Efficient file filtering is essential for everything from log processing to media management. Ruby provides robust tools for file selection that go beyond simple pattern matching. Let's explore practical techniques that scale from basic to advanced scenarios.

Requirements

This guide requires Ruby 2.0 or later. The examples presented have been verified using Ruby 3.2.3 and mime-types 3.6.0. For MIME type detection, you'll need the mime-types gem:

# Add to your gemfile
gem 'mime-types', '~> 3.6'

# Or install directly
gem install mime-types

Note: The mime-types gem employs modified semantic versioning to track both API changes and registry data updates.
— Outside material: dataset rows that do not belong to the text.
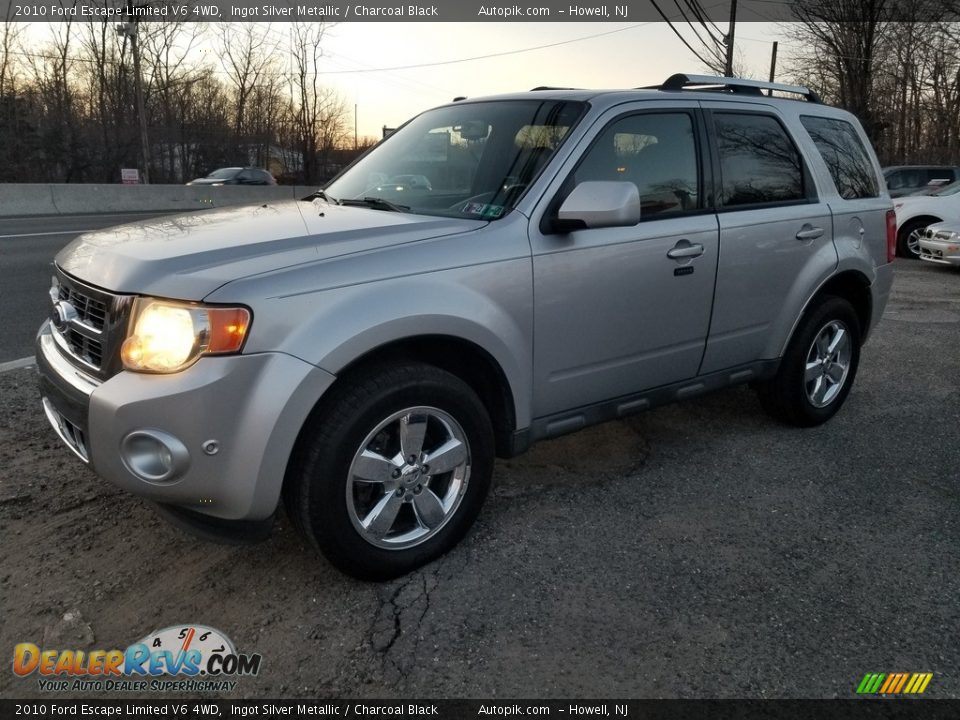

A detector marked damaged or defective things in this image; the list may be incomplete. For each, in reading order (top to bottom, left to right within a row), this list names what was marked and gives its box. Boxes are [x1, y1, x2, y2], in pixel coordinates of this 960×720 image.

cracked pavement [0, 260, 956, 696]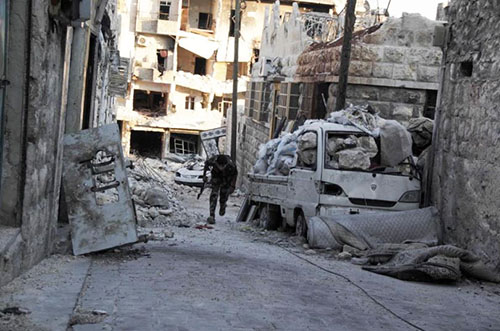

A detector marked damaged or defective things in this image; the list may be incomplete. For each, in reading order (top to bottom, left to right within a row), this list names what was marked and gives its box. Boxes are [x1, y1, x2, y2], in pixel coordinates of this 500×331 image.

damaged building [0, 0, 123, 286]
rusty metal panel [62, 123, 138, 255]
broken window [131, 130, 164, 159]
broken window [132, 89, 167, 114]
broken window [170, 134, 197, 156]
damaged building [114, 0, 346, 159]
damaged building [236, 1, 444, 189]
damaged building [432, 0, 500, 270]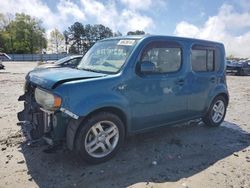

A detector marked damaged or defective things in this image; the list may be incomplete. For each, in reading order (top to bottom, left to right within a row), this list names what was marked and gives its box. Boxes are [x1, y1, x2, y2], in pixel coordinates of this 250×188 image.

crumpled hood [27, 67, 106, 89]
broken headlight [34, 88, 61, 111]
damaged front bumper [17, 83, 69, 145]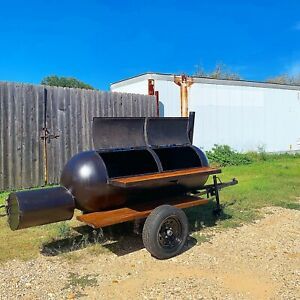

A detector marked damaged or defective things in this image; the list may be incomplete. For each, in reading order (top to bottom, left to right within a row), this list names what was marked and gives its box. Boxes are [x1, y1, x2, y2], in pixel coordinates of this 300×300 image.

rusty metal pole [175, 75, 193, 117]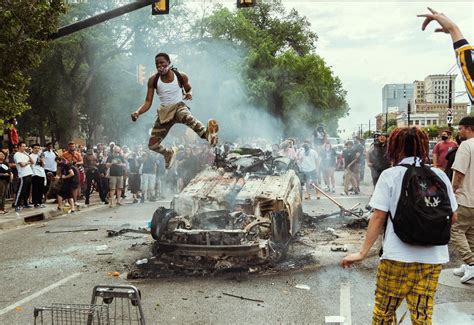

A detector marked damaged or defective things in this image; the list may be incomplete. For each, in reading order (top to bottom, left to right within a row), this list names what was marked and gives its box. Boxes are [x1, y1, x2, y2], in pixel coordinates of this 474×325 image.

burned car [151, 148, 304, 268]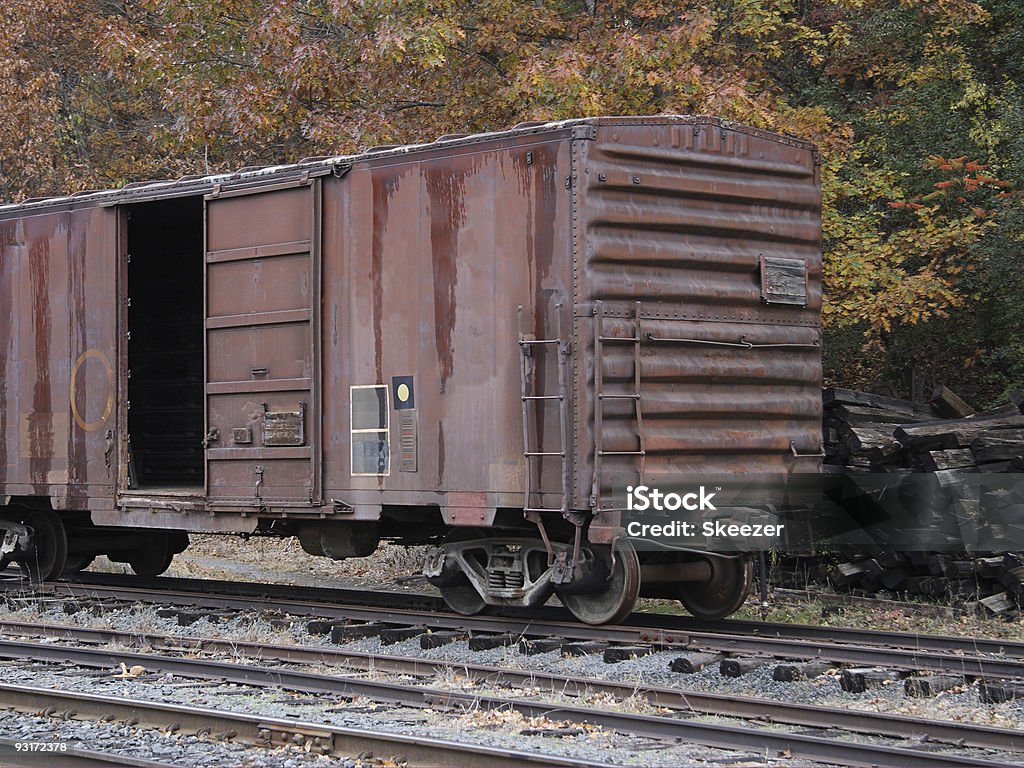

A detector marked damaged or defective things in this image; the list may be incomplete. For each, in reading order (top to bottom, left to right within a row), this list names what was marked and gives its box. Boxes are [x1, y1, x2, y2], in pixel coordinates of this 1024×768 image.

rusty boxcar [0, 117, 815, 626]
For further details, refer to the mime-types documentation.

Core filtering methods

Ruby's standard library offers several immediate solutions for file filtering:

# Filter by extension
pdf_files = Dir.children('/docs').select { |f| File.extname(f) == '.pdf' }

# Filter by size (1mb threshold)
large_files = Dir.glob('*').select do |f|
  begin
    File.size(f) > 1_000_000
  rescue Errno::ENOENT, Errno::EACCES => e
    warn "Error accessing #{f}: #{e.message}"
    false
  end
end

# Filter by modification time (last 24 hours)
recent_files = Dir.glob('*').select do |f|
  begin
    File.mtime(f) > (Time.now - 86400)
  rescue Errno::ENOENT, Errno::EACCES => e
    warn "Error accessing #{f}: #{e.message}"
    false
  end
end

These methods use the File class utilities for quick checks without loading file contents.

Advanced pattern matching with glob

Ruby's Dir.glob supports UNIX-style pattern matching with some Ruby-specific enhancements:

# Match nested Markdown files
markdown_files = Dir.glob('**/*.md')

# Filter files modified in January 2024
jan_files = Dir.glob('*').grep(/(2024-01-\d{2})/)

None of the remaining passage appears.